N611Remark Code (RARC)Active
Effective 07/15/2013

N611 Remark Code - Claim in Litigation Explained

The N611 remark code indicates that the claim is currently in litigation. This suggests that additional information is needed directly from the insurer regarding the status of the claim.

How It Relates to the Denial

The N611 remark typically accompanies a claim adjustment reason code that signals a denial or delay due to legal issues. Together, these codes highlight that the payer is unable to process the claim until the litigation is resolved or further details are provided.

Common Scenarios

1A facility billed for a surgical procedure, but the remittance shows an adjustment with the N611 remark code.
→ In this case, the N611 code suggests that the payment is on hold due to ongoing litigation related to the claim.
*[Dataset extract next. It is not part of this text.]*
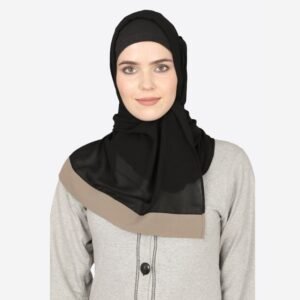 Khaki Band Plain Black Hijab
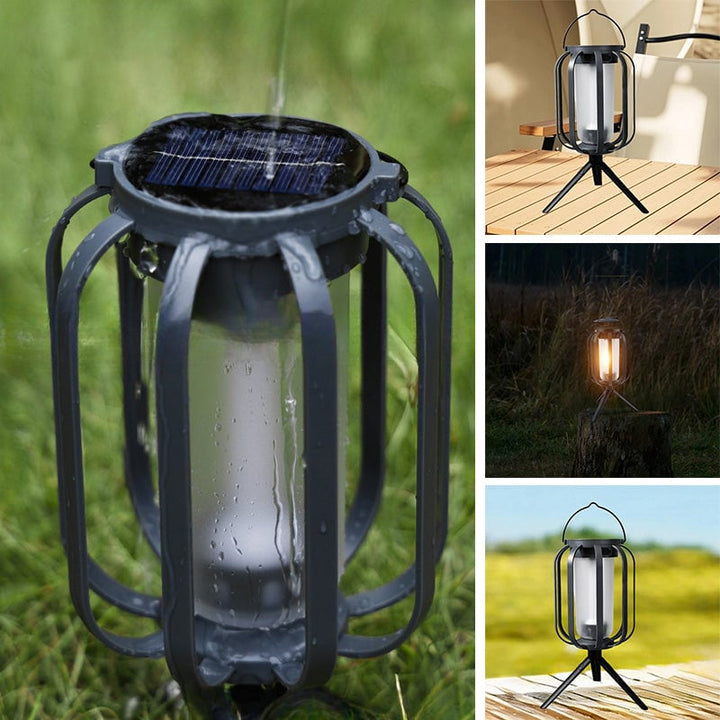 Portable outdoor LED lantern, solar & USB rechargeable, featuring a safe flickering flameless candle effect for camping.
The facility should reach out to the insurer for clarification.
2A provider submitted a claim for physical therapy services, and the remittance response includes the N611 remark code alongside a denial reason code.
→ The presence of the N611 code indicates that the denial is related to legal proceedings concerning the claim, necessitating direct communication with the payer for further guidance.
3An office visit claim was submitted, and the remittance shows the N611 remark code after a prior denial was issued.
→ The N611 remark points to ongoing litigation affecting the claim, implying that the provider must contact the insurer to understand the implications for payment.

What to Do

  1. Contact the insurer for detailed information about the claim's litigation status.
  2. Document any communications with the insurer regarding the claim.
  3. Prepare to provide any requested documentation related to the claim if needed.

What to Check

  • Review the claim history for previous adjustments or denials.
  • Check any correspondence from the insurer regarding the claim's litigation status.
  • Verify the claim details against the insurer's guidelines for claims in litigation.